-- BEGIN Source data --
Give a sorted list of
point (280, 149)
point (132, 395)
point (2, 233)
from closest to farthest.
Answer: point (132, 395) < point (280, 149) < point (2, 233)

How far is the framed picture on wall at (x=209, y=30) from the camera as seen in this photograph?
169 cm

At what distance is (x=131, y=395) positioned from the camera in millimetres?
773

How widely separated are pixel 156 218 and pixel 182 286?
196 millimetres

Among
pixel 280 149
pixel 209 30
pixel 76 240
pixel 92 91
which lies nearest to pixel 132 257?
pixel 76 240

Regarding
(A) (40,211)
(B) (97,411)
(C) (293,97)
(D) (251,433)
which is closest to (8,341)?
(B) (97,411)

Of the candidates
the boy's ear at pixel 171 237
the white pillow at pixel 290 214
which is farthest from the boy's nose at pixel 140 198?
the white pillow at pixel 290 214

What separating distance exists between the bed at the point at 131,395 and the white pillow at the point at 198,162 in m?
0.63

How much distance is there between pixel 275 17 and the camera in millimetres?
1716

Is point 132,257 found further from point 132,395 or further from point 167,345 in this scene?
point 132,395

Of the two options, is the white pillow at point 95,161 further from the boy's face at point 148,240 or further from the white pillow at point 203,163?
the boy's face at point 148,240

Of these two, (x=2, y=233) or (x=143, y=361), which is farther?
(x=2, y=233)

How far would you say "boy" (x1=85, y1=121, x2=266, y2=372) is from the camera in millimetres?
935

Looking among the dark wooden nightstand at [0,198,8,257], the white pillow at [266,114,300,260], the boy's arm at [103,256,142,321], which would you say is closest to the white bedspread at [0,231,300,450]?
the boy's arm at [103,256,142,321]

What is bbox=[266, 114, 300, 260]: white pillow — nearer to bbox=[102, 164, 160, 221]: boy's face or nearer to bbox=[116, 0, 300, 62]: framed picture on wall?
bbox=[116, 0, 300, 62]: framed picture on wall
-- END Source data --
## Work instructions
Copy the data above word for word, keeping every line in its original order.

## Response
Give a sorted list of
point (280, 149)
point (132, 395)
point (2, 233)
from closest to farthest.
Answer: point (132, 395) < point (280, 149) < point (2, 233)

How far is the framed picture on wall at (x=209, y=30) from the camera as seen in this photograph?
169 cm

At what distance is (x=131, y=395) positioned from the camera in millimetres?
773

How widely separated are pixel 156 218 and pixel 182 286?
196 millimetres

Among
pixel 280 149
pixel 209 30
pixel 76 240
pixel 92 91
which lies nearest to pixel 132 257?
pixel 76 240

Regarding
(A) (40,211)
(B) (97,411)
(C) (293,97)
(D) (251,433)
which is closest to (8,341)?
(B) (97,411)

Of the candidates
the boy's ear at pixel 171 237
the white pillow at pixel 290 214
which is farthest from the boy's nose at pixel 140 198?
the white pillow at pixel 290 214

What separating distance exists between the bed at the point at 131,395 and the white pillow at the point at 198,162 in m?
0.63

How much distance is there between pixel 275 17 and the camera in millimetres?
1716

Is point 132,257 found further from point 132,395 or further from point 167,345 in this scene?
point 132,395

Of the two options, is the white pillow at point 95,161 further from the boy's face at point 148,240 or further from the white pillow at point 203,163?
the boy's face at point 148,240

Of these two, (x=2, y=233) or (x=143, y=361), which is farther?
(x=2, y=233)

How far would you say "boy" (x1=85, y1=121, x2=266, y2=372) is from the camera in millimetres?
935

Looking among the dark wooden nightstand at [0,198,8,257], the white pillow at [266,114,300,260], the boy's arm at [103,256,142,321], which would you say is closest to the white bedspread at [0,231,300,450]?
the boy's arm at [103,256,142,321]

What is bbox=[266, 114, 300, 260]: white pillow — nearer to bbox=[102, 164, 160, 221]: boy's face or nearer to bbox=[116, 0, 300, 62]: framed picture on wall?
bbox=[116, 0, 300, 62]: framed picture on wall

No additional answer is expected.